SOURCE DATA:
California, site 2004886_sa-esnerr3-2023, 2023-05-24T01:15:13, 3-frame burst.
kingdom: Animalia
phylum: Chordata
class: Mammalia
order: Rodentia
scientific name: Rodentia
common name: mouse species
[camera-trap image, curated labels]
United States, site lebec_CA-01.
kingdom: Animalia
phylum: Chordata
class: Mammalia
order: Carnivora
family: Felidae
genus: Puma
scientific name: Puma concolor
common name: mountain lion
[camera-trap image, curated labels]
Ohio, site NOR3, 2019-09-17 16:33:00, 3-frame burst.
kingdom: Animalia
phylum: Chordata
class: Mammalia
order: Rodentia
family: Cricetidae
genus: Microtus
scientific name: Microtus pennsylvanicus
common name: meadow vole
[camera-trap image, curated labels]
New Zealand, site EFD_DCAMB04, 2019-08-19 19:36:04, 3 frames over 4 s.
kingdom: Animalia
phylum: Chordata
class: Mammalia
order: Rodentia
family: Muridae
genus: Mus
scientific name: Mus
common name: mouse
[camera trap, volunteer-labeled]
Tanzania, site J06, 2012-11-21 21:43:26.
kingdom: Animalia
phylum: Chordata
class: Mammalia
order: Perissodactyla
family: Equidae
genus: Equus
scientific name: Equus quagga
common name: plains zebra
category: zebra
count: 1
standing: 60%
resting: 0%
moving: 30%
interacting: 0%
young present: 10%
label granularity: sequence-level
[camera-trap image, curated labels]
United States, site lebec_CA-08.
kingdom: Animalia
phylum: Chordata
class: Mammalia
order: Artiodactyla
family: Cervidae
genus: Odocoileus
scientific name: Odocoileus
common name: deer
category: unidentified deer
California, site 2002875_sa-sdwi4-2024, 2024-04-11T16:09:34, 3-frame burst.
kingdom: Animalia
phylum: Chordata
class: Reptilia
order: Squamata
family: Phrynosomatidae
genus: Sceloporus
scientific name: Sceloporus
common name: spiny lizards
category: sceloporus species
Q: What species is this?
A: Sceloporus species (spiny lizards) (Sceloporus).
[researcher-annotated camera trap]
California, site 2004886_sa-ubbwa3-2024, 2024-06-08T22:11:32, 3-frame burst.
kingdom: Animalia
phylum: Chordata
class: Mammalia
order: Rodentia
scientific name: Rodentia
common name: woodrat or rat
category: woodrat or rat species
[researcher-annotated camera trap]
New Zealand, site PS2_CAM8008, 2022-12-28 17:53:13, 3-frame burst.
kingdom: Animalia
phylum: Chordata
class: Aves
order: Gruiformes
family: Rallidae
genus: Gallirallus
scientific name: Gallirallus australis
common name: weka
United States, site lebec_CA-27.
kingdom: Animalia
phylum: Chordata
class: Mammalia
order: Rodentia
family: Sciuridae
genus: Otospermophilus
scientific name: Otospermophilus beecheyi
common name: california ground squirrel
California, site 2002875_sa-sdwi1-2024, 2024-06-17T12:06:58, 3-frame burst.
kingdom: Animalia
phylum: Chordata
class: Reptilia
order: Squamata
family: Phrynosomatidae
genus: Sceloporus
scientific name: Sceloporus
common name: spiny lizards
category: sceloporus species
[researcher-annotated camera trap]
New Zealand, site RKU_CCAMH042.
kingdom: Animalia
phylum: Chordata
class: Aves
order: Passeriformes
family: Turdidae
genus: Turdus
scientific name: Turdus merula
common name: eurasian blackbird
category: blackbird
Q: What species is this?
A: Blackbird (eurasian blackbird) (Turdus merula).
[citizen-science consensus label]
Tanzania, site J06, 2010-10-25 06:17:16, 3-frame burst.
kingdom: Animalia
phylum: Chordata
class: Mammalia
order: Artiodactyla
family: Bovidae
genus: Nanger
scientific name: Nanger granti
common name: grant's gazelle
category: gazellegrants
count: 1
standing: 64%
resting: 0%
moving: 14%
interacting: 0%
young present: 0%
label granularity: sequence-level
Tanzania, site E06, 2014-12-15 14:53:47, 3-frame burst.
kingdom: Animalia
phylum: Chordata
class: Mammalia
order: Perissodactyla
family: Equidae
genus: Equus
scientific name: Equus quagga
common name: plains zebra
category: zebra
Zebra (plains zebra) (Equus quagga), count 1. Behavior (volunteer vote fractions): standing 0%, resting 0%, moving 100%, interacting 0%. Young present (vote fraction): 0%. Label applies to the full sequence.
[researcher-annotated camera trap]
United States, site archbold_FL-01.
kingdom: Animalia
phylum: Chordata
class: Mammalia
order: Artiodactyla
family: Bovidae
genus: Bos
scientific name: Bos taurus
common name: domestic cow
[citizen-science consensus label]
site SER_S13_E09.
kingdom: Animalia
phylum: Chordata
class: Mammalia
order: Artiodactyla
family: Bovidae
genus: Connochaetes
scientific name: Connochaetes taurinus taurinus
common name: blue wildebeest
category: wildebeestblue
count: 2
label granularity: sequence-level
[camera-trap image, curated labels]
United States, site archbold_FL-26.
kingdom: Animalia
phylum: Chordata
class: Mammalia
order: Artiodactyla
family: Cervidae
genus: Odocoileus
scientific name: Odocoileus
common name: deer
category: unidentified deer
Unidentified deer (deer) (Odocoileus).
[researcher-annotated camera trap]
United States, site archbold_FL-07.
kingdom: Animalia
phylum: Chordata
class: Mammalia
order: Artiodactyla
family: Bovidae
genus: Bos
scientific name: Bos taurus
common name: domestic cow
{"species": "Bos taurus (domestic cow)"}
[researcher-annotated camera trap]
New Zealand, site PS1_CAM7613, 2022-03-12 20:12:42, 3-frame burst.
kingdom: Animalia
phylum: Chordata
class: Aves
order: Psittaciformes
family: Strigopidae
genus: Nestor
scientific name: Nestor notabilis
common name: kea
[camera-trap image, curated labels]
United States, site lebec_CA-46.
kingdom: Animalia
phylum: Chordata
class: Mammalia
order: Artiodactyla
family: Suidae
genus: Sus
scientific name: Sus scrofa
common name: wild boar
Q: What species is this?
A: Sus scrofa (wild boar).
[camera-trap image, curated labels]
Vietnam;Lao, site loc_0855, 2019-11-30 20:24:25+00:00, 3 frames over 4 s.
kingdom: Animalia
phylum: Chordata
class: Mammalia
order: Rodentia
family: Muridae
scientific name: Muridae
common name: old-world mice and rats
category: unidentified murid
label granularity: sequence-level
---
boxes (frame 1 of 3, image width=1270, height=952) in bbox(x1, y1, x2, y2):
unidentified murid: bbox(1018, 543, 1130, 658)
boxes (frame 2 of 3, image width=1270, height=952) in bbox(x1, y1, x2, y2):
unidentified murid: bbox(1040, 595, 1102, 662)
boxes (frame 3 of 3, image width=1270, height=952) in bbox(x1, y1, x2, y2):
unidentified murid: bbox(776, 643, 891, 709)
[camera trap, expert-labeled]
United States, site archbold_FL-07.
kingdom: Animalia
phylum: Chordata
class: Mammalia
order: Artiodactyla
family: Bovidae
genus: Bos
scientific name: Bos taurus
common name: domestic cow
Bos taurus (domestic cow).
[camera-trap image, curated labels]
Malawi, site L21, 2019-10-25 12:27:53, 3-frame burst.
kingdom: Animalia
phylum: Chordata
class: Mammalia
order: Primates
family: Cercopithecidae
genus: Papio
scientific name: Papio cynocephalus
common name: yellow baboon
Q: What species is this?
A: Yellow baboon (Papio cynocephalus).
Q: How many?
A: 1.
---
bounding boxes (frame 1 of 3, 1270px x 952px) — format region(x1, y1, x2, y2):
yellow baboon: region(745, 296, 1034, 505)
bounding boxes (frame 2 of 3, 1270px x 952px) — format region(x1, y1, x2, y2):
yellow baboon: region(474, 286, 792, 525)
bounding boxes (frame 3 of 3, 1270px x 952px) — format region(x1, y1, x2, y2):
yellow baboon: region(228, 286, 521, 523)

REQUIRED WORK:
The response has to give back every record verbatim.

YOUR SOLUTION:
California, site 2004886_sa-esnerr3-2023, 2023-05-24T01:15:13, 3-frame burst.
kingdom: Animalia
phylum: Chordata
class: Mammalia
order: Rodentia
scientific name: Rodentia
common name: mouse species
[camera-trap image, curated labels]
United States, site lebec_CA-01.
kingdom: Animalia
phylum: Chordata
class: Mammalia
order: Carnivora
family: Felidae
genus: Puma
scientific name: Puma concolor
common name: mountain lion
[camera-trap image, curated labels]
Ohio, site NOR3, 2019-09-17 16:33:00, 3-frame burst.
kingdom: Animalia
phylum: Chordata
class: Mammalia
order: Rodentia
family: Cricetidae
genus: Microtus
scientific name: Microtus pennsylvanicus
common name: meadow vole
[camera-trap image, curated labels]
New Zealand, site EFD_DCAMB04, 2019-08-19 19:36:04, 3 frames over 4 s.
kingdom: Animalia
phylum: Chordata
class: Mammalia
order: Rodentia
family: Muridae
genus: Mus
scientific name: Mus
common name: mouse
[camera trap, volunteer-labeled]
Tanzania, site J06, 2012-11-21 21:43:26.
kingdom: Animalia
phylum: Chordata
class: Mammalia
order: Perissodactyla
family: Equidae
genus: Equus
scientific name: Equus quagga
common name: plains zebra
category: zebra
count: 1
standing: 60%
resting: 0%
moving: 30%
interacting: 0%
young present: 10%
label granularity: sequence-level
[camera-trap image, curated labels]
United States, site lebec_CA-08.
kingdom: Animalia
phylum: Chordata
class: Mammalia
order: Artiodactyla
family: Cervidae
genus: Odocoileus
scientific name: Odocoileus
common name: deer
category: unidentified deer
California, site 2002875_sa-sdwi4-2024, 2024-04-11T16:09:34, 3-frame burst.
kingdom: Animalia
phylum: Chordata
class: Reptilia
order: Squamata
family: Phrynosomatidae
genus: Sceloporus
scientific name: Sceloporus
common name: spiny lizards
category: sceloporus species
Q: What species is this?
A: Sceloporus species (spiny lizards) (Sceloporus).
[researcher-annotated camera trap]
California, site 2004886_sa-ubbwa3-2024, 2024-06-08T22:11:32, 3-frame burst.
kingdom: Animalia
phylum: Chordata
class: Mammalia
order: Rodentia
scientific name: Rodentia
common name: woodrat or rat
category: woodrat or rat species
[researcher-annotated camera trap]
New Zealand, site PS2_CAM8008, 2022-12-28 17:53:13, 3-frame burst.
kingdom: Animalia
phylum: Chordata
class: Aves
order: Gruiformes
family: Rallidae
genus: Gallirallus
scientific name: Gallirallus australis
common name: weka
United States, site lebec_CA-27.
kingdom: Animalia
phylum: Chordata
class: Mammalia
order: Rodentia
family: Sciuridae
genus: Otospermophilus
scientific name: Otospermophilus beecheyi
common name: california ground squirrel
California, site 2002875_sa-sdwi1-2024, 2024-06-17T12:06:58, 3-frame burst.
kingdom: Animalia
phylum: Chordata
class: Reptilia
order: Squamata
family: Phrynosomatidae
genus: Sceloporus
scientific name: Sceloporus
common name: spiny lizards
category: sceloporus species
[researcher-annotated camera trap]
New Zealand, site RKU_CCAMH042.
kingdom: Animalia
phylum: Chordata
class: Aves
order: Passeriformes
family: Turdidae
genus: Turdus
scientific name: Turdus merula
common name: eurasian blackbird
category: blackbird
Q: What species is this?
A: Blackbird (eurasian blackbird) (Turdus merula).
[citizen-science consensus label]
Tanzania, site J06, 2010-10-25 06:17:16, 3-frame burst.
kingdom: Animalia
phylum: Chordata
class: Mammalia
order: Artiodactyla
family: Bovidae
genus: Nanger
scientific name: Nanger granti
common name: grant's gazelle
category: gazellegrants
count: 1
standing: 64%
resting: 0%
moving: 14%
interacting: 0%
young present: 0%
label granularity: sequence-level
Tanzania, site E06, 2014-12-15 14:53:47, 3-frame burst.
kingdom: Animalia
phylum: Chordata
class: Mammalia
order: Perissodactyla
family: Equidae
genus: Equus
scientific name: Equus quagga
common name: plains zebra
category: zebra
Zebra (plains zebra) (Equus quagga), count 1. Behavior (volunteer vote fractions): standing 0%, resting 0%, moving 100%, interacting 0%. Young present (vote fraction): 0%. Label applies to the full sequence.
[researcher-annotated camera trap]
United States, site archbold_FL-01.
kingdom: Animalia
phylum: Chordata
class: Mammalia
order: Artiodactyla
family: Bovidae
genus: Bos
scientific name: Bos taurus
common name: domestic cow
[citizen-science consensus label]
site SER_S13_E09.
kingdom: Animalia
phylum: Chordata
class: Mammalia
order: Artiodactyla
family: Bovidae
genus: Connochaetes
scientific name: Connochaetes taurinus taurinus
common name: blue wildebeest
category: wildebeestblue
count: 2
label granularity: sequence-level
[camera-trap image, curated labels]
United States, site archbold_FL-26.
kingdom: Animalia
phylum: Chordata
class: Mammalia
order: Artiodactyla
family: Cervidae
genus: Odocoileus
scientific name: Odocoileus
common name: deer
category: unidentified deer
Unidentified deer (deer) (Odocoileus).
[researcher-annotated camera trap]
United States, site archbold_FL-07.
kingdom: Animalia
phylum: Chordata
class: Mammalia
order: Artiodactyla
family: Bovidae
genus: Bos
scientific name: Bos taurus
common name: domestic cow
{"species": "Bos taurus (domestic cow)"}
[researcher-annotated camera trap]
New Zealand, site PS1_CAM7613, 2022-03-12 20:12:42, 3-frame burst.
kingdom: Animalia
phylum: Chordata
class: Aves
order: Psittaciformes
family: Strigopidae
genus: Nestor
scientific name: Nestor notabilis
common name: kea
[camera-trap image, curated labels]
United States, site lebec_CA-46.
kingdom: Animalia
phylum: Chordata
class: Mammalia
order: Artiodactyla
family: Suidae
genus: Sus
scientific name: Sus scrofa
common name: wild boar
Q: What species is this?
A: Sus scrofa (wild boar).
[camera-trap image, curated labels]
Vietnam;Lao, site loc_0855, 2019-11-30 20:24:25+00:00, 3 frames over 4 s.
kingdom: Animalia
phylum: Chordata
class: Mammalia
order: Rodentia
family: Muridae
scientific name: Muridae
common name: old-world mice and rats
category: unidentified murid
label granularity: sequence-level
---
boxes (frame 1 of 3, image width=1270, height=952) in bbox(x1, y1, x2, y2):
unidentified murid: bbox(1018, 543, 1130, 658)
boxes (frame 2 of 3, image width=1270, height=952) in bbox(x1, y1, x2, y2):
unidentified murid: bbox(1040, 595, 1102, 662)
boxes (frame 3 of 3, image width=1270, height=952) in bbox(x1, y1, x2, y2):
unidentified murid: bbox(776, 643, 891, 709)
[camera trap, expert-labeled]
United States, site archbold_FL-07.
kingdom: Animalia
phylum: Chordata
class: Mammalia
order: Artiodactyla
family: Bovidae
genus: Bos
scientific name: Bos taurus
common name: domestic cow
Bos taurus (domestic cow).
[camera-trap image, curated labels]
Malawi, site L21, 2019-10-25 12:27:53, 3-frame burst.
kingdom: Animalia
phylum: Chordata
class: Mammalia
order: Primates
family: Cercopithecidae
genus: Papio
scientific name: Papio cynocephalus
common name: yellow baboon
Q: What species is this?
A: Yellow baboon (Papio cynocephalus).
Q: How many?
A: 1.
---
bounding boxes (frame 1 of 3, 1270px x 952px) — format region(x1, y1, x2, y2):
yellow baboon: region(745, 296, 1034, 505)
bounding boxes (frame 2 of 3, 1270px x 952px) — format region(x1, y1, x2, y2):
yellow baboon: region(474, 286, 792, 525)
bounding boxes (frame 3 of 3, 1270px x 952px) — format region(x1, y1, x2, y2):
yellow baboon: region(228, 286, 521, 523)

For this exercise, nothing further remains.